Current iSCSI recommendations with large RAM?

Status
Not open for further replies.

Stilez

Guru
Joined
Apr 8, 2016
Messages
529
TL;DR:

I think I am hitting a well-known ZFS issue where iSCSI is tanking because large NAS RAM is causing large transaction group sizes to be used, causing server-side timeouts on iSCSI. The most recent advice on this is quite old on these forums, and not really suited to 11.0/11.1. I also use my NAS for other things where tiny transaction groups would be a blow.

I understand that iSCSI might need manual tuning of the transaction group size and perhaps other config to prevent timeouts, which can conflict with settings used for other high performance. The system has 96GB ECC, a fast Xeon on Supermicro, mirrored pool (3 x disks each say 140MB/s steady), a P3700 ZIL + NVMe L2ARC, and 10G networking - all factors that would suggest it might be prone to the transaction group issue in that bug report. The iSCSI initiator (WIndows Event logs) are stuffed with thousands of iSCSI timeout errors, while Samba on the same client is 100% reliable (although LAN speeds aren't optimised yet), which adds to my reasons why I think this is the issue I'm hitting. But the info on "step by step what to do as at FreeNAS 11.x" it is very minimal and I don't want to kill my other performance by randomly fiddling with "magic settings" I don't fully understand.

On the assumptions that my issue is iSCSI timeouts, and that these are due to transaction group size / other ZFS config:
  1. How do I approach fixing the problem these days, and, beyond that, what general approaches will help me to get optimal performance with good working iSCSI as well? (set a txg TIME rather than txg SIZE?)
  2. What kinds of stats / CLI commands / tunables will be most relevant to identify the bottleneck and get a balanced tune for my workload?
  3. Should I manually let the Chelsios offload iSCSI to help the system? Or run it as an NFS/Samba share instead?

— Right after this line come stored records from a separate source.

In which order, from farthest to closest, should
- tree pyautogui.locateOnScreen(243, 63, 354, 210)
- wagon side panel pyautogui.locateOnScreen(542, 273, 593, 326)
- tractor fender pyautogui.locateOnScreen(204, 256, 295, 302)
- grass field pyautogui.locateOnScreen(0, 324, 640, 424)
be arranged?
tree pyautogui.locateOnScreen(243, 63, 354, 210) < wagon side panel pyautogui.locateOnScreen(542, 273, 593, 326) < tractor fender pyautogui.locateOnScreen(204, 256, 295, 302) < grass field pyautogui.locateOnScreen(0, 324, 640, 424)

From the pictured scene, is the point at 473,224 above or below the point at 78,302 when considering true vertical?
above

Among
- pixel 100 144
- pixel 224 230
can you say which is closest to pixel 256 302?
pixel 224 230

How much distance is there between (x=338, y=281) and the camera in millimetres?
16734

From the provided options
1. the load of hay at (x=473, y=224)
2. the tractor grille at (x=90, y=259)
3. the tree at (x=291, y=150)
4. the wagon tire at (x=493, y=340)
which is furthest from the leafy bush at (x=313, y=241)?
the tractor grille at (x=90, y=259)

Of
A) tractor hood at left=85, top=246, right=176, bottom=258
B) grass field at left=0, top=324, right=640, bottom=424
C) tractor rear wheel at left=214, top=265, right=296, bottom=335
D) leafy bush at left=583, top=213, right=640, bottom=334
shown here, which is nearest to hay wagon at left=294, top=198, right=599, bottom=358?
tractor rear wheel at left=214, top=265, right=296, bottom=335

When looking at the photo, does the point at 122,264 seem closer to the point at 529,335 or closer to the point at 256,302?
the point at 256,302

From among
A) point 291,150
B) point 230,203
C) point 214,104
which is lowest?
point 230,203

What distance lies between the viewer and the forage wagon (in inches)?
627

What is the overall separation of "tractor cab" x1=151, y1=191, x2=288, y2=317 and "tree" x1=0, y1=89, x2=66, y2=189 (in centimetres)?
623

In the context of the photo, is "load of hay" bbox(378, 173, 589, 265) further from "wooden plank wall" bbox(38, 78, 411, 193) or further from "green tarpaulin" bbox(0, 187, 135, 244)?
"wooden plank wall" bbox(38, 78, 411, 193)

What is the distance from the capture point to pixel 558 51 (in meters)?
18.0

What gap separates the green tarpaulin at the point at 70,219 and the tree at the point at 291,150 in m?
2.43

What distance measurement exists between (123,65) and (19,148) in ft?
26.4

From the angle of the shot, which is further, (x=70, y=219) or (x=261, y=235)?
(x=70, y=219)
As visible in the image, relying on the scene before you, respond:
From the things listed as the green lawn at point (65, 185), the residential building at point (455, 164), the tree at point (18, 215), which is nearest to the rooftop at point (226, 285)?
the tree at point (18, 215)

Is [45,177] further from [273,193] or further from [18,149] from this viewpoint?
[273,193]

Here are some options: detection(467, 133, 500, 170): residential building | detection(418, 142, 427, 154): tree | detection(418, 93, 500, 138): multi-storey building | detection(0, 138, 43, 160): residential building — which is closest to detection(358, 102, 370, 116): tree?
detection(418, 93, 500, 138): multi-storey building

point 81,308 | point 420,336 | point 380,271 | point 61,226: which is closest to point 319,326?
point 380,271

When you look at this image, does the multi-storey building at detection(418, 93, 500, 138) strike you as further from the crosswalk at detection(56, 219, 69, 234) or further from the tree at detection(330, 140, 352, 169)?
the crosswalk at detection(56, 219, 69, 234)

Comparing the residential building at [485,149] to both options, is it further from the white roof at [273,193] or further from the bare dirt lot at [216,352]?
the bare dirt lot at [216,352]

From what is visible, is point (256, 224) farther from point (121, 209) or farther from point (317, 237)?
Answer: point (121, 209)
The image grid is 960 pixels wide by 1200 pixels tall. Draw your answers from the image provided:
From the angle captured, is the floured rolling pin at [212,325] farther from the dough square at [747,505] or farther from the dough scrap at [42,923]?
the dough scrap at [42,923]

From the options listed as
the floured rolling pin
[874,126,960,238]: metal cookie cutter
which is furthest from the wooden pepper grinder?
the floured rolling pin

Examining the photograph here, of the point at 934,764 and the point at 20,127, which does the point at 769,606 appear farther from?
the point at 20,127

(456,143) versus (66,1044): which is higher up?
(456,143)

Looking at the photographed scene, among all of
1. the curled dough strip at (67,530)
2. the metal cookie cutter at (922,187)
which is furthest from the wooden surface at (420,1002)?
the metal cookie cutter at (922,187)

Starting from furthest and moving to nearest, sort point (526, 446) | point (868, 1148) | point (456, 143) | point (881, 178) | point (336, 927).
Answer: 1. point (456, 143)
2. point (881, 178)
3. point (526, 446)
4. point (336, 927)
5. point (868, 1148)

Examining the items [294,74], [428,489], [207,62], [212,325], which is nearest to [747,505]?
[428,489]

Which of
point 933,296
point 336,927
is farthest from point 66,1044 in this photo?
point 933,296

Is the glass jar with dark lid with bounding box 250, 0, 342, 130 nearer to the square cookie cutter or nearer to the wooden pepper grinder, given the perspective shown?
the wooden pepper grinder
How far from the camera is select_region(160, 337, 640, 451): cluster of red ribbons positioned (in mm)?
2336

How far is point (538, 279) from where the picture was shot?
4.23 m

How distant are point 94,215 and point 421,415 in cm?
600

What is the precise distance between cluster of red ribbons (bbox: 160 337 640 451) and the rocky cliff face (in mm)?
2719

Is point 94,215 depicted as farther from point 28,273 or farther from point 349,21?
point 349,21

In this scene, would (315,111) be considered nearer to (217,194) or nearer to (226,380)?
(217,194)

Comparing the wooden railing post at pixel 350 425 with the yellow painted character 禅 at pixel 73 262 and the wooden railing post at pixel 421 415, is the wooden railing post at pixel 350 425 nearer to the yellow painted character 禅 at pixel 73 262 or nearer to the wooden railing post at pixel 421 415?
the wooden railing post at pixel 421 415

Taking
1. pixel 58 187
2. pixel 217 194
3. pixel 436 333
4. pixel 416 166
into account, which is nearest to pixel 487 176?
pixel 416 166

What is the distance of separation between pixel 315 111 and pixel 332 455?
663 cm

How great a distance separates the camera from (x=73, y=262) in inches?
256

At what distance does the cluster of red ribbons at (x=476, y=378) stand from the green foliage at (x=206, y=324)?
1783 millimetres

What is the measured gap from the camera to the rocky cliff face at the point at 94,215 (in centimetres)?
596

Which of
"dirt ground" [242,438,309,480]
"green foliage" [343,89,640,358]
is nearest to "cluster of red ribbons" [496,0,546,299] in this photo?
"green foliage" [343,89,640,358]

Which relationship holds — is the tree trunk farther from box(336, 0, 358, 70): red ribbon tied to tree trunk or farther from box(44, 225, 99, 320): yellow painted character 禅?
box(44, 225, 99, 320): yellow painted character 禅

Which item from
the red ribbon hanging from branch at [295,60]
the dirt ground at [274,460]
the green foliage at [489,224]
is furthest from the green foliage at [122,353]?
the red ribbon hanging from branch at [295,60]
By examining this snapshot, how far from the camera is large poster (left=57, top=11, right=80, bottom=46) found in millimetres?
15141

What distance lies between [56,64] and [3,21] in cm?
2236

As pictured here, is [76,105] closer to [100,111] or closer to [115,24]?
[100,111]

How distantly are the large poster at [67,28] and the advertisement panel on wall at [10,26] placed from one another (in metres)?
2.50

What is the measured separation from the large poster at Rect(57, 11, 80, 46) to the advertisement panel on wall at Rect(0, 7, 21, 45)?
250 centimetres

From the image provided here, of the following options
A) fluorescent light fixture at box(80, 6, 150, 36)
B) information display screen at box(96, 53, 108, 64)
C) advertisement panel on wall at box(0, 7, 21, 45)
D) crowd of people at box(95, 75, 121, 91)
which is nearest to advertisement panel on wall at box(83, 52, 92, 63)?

OTHER DETAIL STUFF (IF USEFUL):

My NAS is being mainly used in 3 ways - file server/archive for a small Windows LAN, VM store for ESXi, and iSCSI store for a Windows workstation whose data I want directly on the NAS itself.

The hardware is fine - Supermicro, 3.5GHz Xeon, Chelsio 10G, 96GB 2400 ECC, Intel P3700 ZIL, 250GB NVMe L2ARC, and 16 x 6TB Enterprise HDDs in mirror vdevs - and I'm getting write-to-NAS-and-read-back-to-verify speeds between 100 MB/s and 500 MB/s depending on the exact task, with 490 - 510 MB/s steady state on Samba for a wide range of file size mixes. (I'd expect to get closer to 1GB/s than 500 but can't complain!)

When testing the Windows iSCSI store to check its performance, and how well ARC/L2ARC helps it to maintain decent speeds, I hit an issue where iSCSI flies along reporting implausible speeds of 1GB/s+ for a few tens of seconds, then crashes to zero for minutes. Sometimes it eventually crawls up again to a few tens of MB/s, sometimes it doesn't seem to. The Windows logs also show thousands of iSCSI timeout related issues.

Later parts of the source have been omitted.